Abstract
Rare earth and actinide elements (collectively f-elements) are indispensable for technology, healthcare, and energy infrastructure. Their use demands a profound understanding of their fundamental chemistry. Molecular chemistry has unveiled new insights into the range of oxidation states accessible with these elements, revealing that their bonding operates in a unique regime and that they exhibit remarkable magnetic and spectroscopic properties. Conventionally, low oxidation state (divalent, M2+) f-elements possess electron configurations with only f-electrons, fn+1. It is now recognized that certain molecular architectures support complexes of divalent f-elements where the configuration is best described as fn d1 – that is, that f-elements have accessible d-orbitals which can be populated.
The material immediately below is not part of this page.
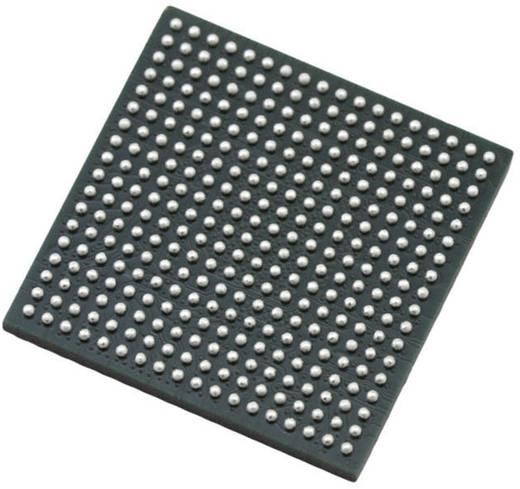 Digitaler Signalprozessor (DSP) ADSP-21469BBCZ-3 CSPBGA-324 (19x19) 1.05 V 400 MHz Analog Devices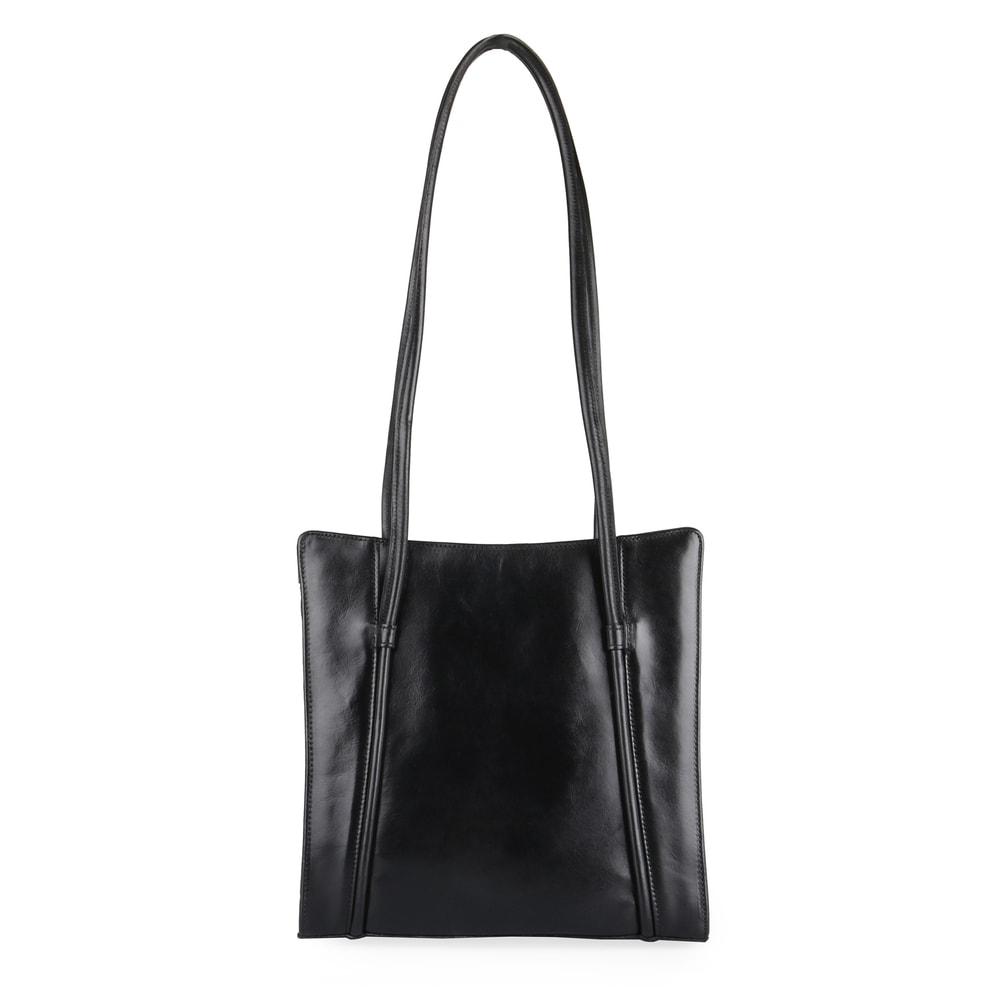 Hajn Dámská kožená kabelka přes rameno 1056013 černá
The range of structural and electronic features dictating these configurations is yet to be fully elucidated, and current theoretical frameworks and predictions have yet to be verified experimentally. In this lecture a series, work will be presented showing that the properties of these M2+ ions are not trivially determined or predicted, and that rare earth chemistry is not always a good surrogate for actinide chemistry in this realm.
Biography
Dr Conrad Goodwin is a Royal Society University Research Fellow at the University of Manchester (UK). He obtained his PhD with Prof. David P. Mills at The University of Manchester (2017), which was followed by a short postdoctoral fellowship in the same group and worked on record-breaking single-molecule magnets. In 2018, he moved to Los Alamos National Laboratory (USA) where he held a J. Robert Oppenheimer Distinguished Postdoctoral Fellowship and worked on the chemistry of transuranium elements from neptunium to californium. The Goodwin Group was established in 2021, and focuses on the coordination and redox chemistry of rare earth and actinide elements.